-- Data shown --

*** Block opens ***

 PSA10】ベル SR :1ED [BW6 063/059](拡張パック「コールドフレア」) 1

*** Block closes ***
*** Block opens ***

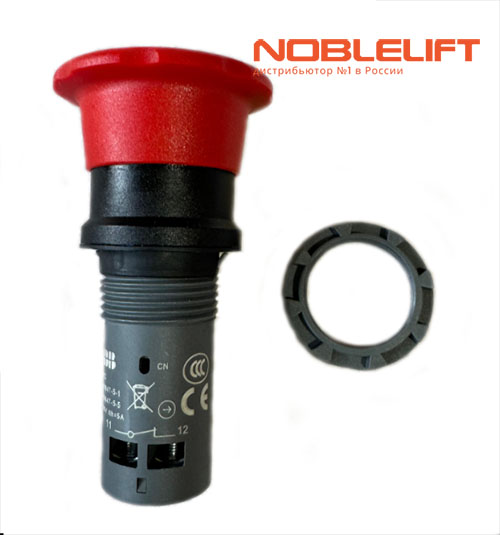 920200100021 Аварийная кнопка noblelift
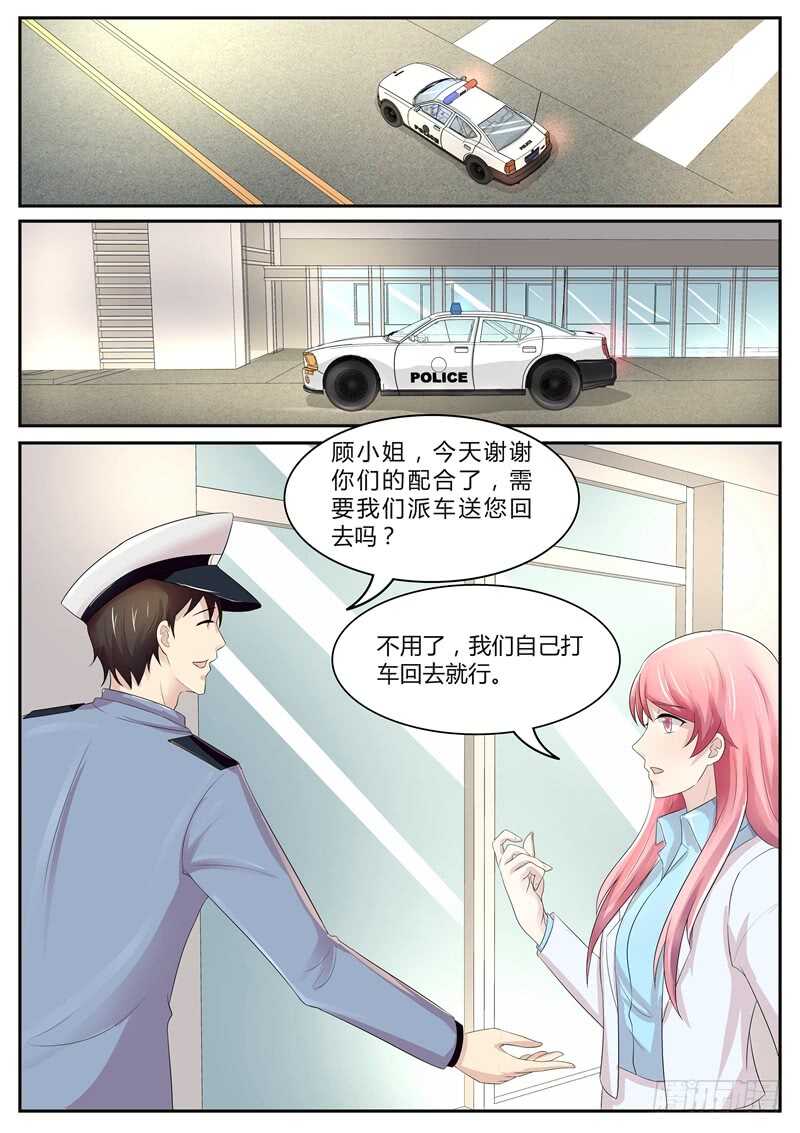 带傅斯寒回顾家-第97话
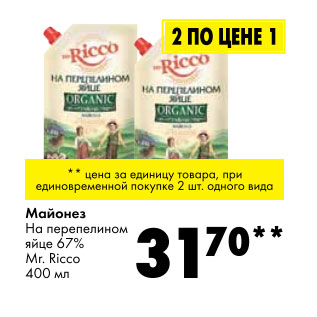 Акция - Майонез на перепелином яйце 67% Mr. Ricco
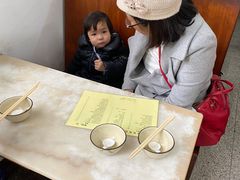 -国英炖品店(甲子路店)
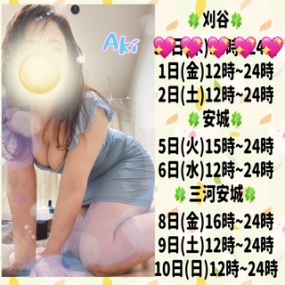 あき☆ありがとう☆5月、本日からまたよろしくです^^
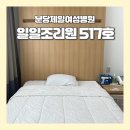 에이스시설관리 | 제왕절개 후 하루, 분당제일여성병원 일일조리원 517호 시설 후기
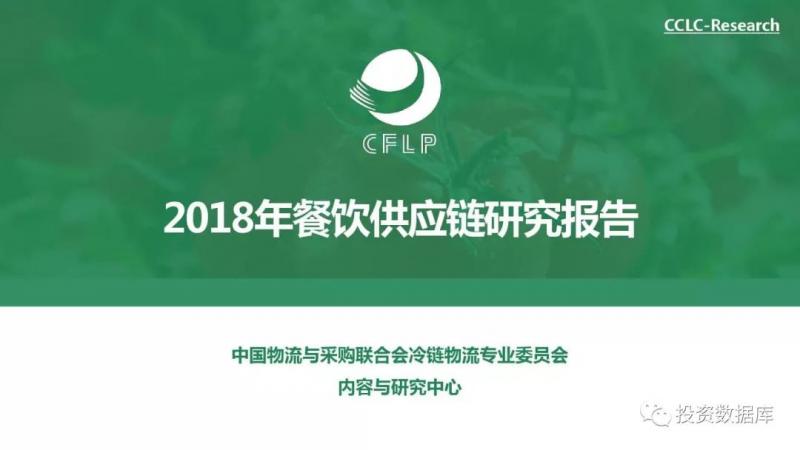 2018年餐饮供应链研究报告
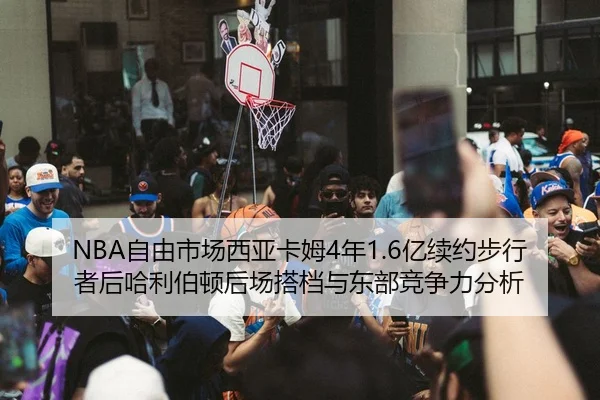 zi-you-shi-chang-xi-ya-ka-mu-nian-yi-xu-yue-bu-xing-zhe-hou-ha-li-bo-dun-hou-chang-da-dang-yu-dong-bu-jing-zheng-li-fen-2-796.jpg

*** Block closes ***
*** Block opens ***

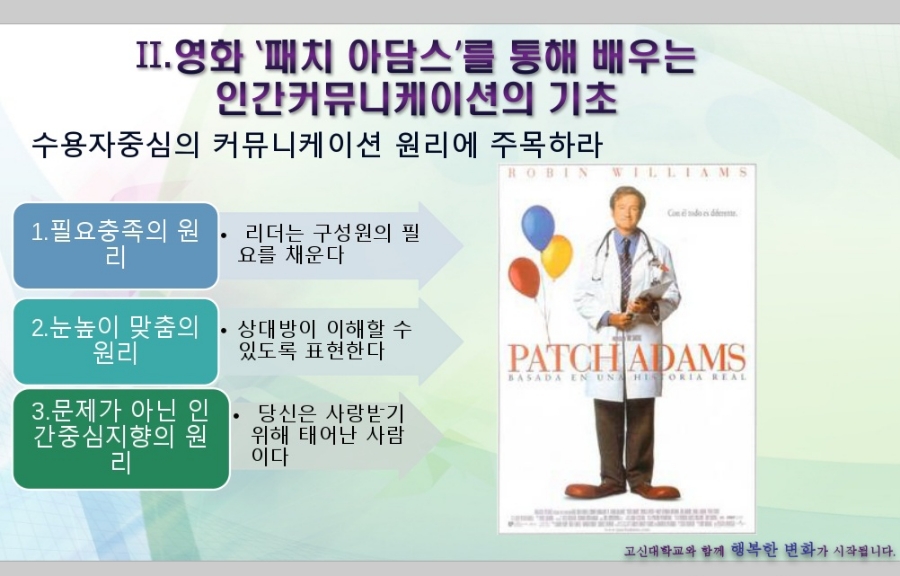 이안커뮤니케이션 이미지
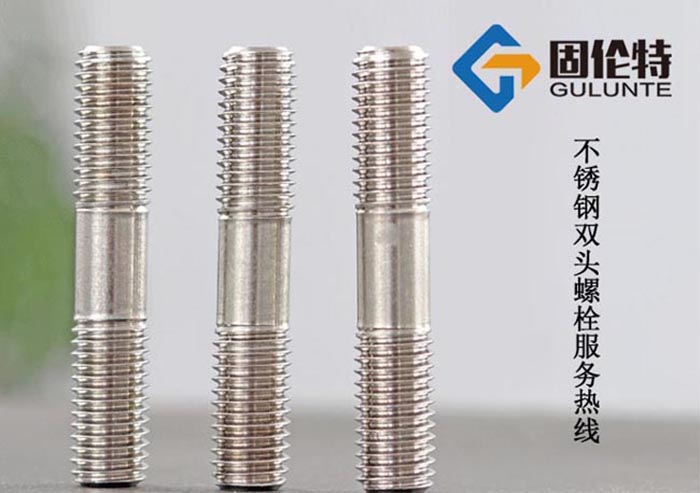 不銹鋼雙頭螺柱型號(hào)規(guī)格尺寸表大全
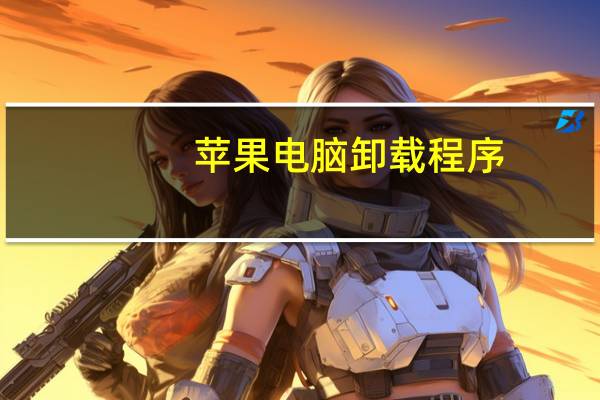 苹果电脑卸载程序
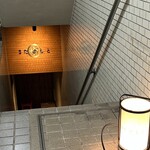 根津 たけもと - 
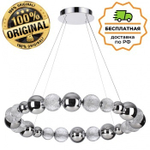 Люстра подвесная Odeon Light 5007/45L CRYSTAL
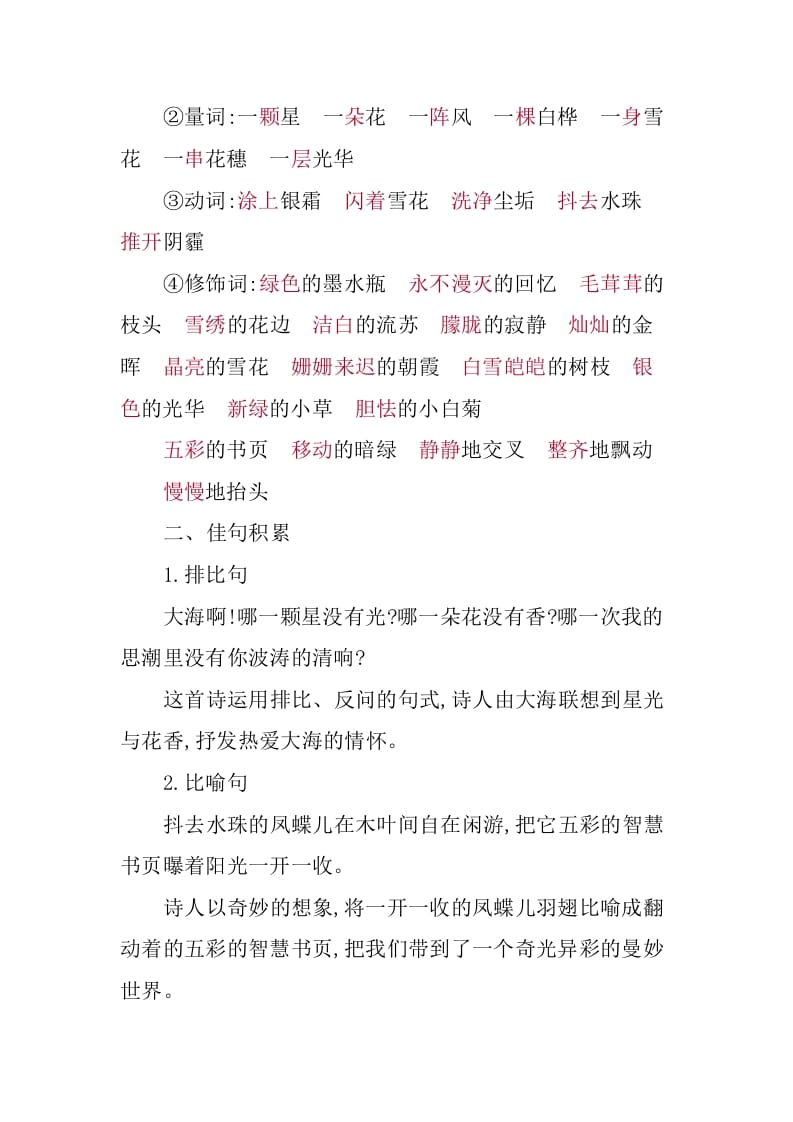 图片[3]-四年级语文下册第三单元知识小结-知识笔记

*** Block closes ***

-- What needs to be done --
Within the listing above, write out the stretch from the line with "不銹鋼雙頭螺柱型號(hào)規(guī)格尺寸表大全" through the line with "图片[3]-四年级语文下册第三单元知识小结-知识笔记" exactly. Any pictures are to be left out.

-- Expected answer --
 不銹鋼雙頭螺柱型號(hào)規(guī)格尺寸表大全
 苹果电脑卸载程序
 根津 たけもと - 
 Люстра подвесная Odeon Light 5007/45L CRYSTAL
 图片[3]-四年级语文下册第三单元知识小结-知识笔记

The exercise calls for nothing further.